Tumors themselves, and at times tumor stroma, can produce immunosuppressive substances; a prominent factor is transforming growth factor-β (TGF-β). TGF-β directly inhibits cytotoxic T cell activation, cytokine production, helper T cell responses, and activation of DCs and can promote the differentiation of Treg cells. Inhibition of TGF-β can have a salutary effect on antitumor immunity. T cells rendered insensitive to TGF-β signaling using a dominant-negative receptor have enhanced function in vivo. Neutralizing antibodies, small molecules inhibitors, and engineered T cells are currently under study in clinical trials. Vascular endothelial growth factor (VEGF) is important in angiogenesis but can also inhibit the function of DC. Thus, anti-VEGF therapy could also function through an immune mechanism. An isoform of the enzyme cyclooxygenase-2 (COX-2) is overexpressed in many tumors and catalyzes the synthesis of prostaglandin E2 (PGE2). PGE2 has a generally adverse impact on the immune system, particularly on DC and T cell function. Clinical trials combining selective COX-2 inhibitors with antitumor vaccines are supported by preclinical studies and are undergoing clinical testing.
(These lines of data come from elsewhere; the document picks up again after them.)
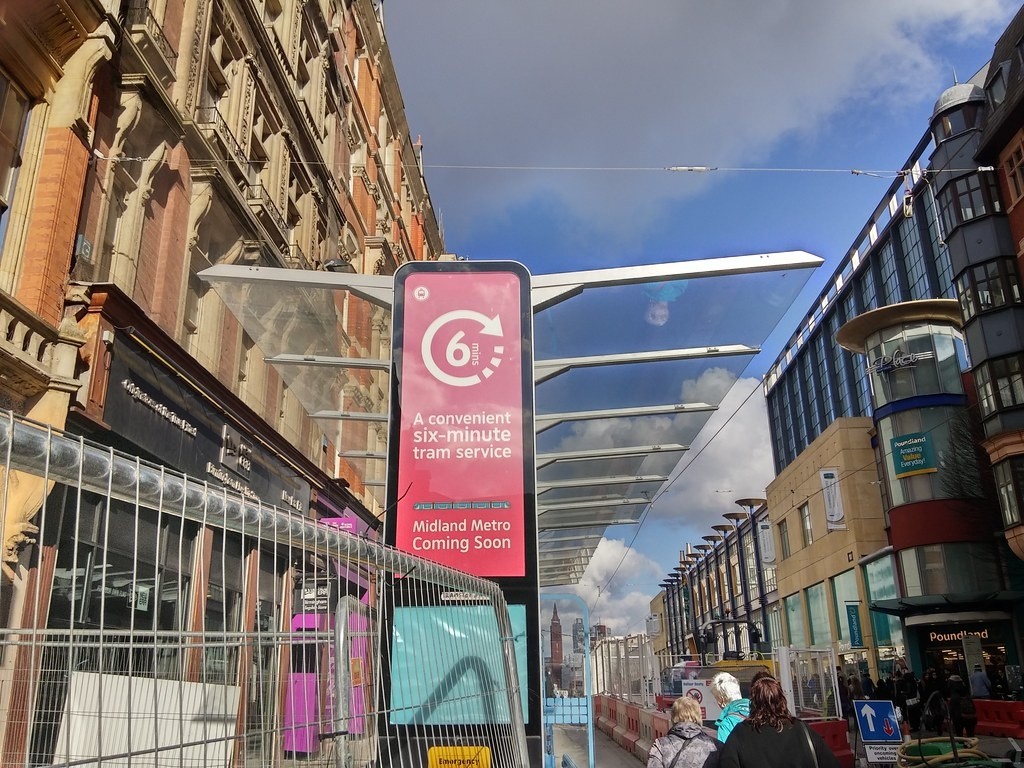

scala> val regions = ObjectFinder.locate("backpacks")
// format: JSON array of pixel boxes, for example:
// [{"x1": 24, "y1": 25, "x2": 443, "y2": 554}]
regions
[{"x1": 959, "y1": 693, "x2": 976, "y2": 719}]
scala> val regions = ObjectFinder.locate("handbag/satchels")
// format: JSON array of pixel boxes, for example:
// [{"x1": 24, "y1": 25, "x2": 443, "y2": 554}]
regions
[
  {"x1": 906, "y1": 698, "x2": 920, "y2": 706},
  {"x1": 895, "y1": 705, "x2": 903, "y2": 723},
  {"x1": 924, "y1": 705, "x2": 934, "y2": 723}
]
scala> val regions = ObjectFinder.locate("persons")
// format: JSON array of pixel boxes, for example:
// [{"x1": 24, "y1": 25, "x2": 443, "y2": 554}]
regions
[
  {"x1": 646, "y1": 671, "x2": 841, "y2": 768},
  {"x1": 792, "y1": 663, "x2": 1024, "y2": 747}
]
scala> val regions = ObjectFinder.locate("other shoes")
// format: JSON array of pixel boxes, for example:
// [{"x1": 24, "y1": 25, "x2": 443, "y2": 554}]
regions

Amino acid metabolism can profoundly affect immune cell function; two key amino acids in this respect are arginine and tryptophan. Indoleamine 2, 3-dioxygenase (IDO) metabolizes the essential amino acid L-tryptophan and arginase metabolizes arginine. High levels of either enzyme are associated with functional inhibition of T cells and other cell populations, such as DCs. IDO overexpression has been observed in a variety of human cancers and can be an independent adverse prognostic factor. IDO can also be induced in DCs and macrophages in the tumor microenvironment by Treg cells. A specific small molecule inhibitor of IDO, 1-methyl-tryptophan (1MT) and a similar inhibitor for arginase, N-methylarginine, are being studied preclinically and clinically.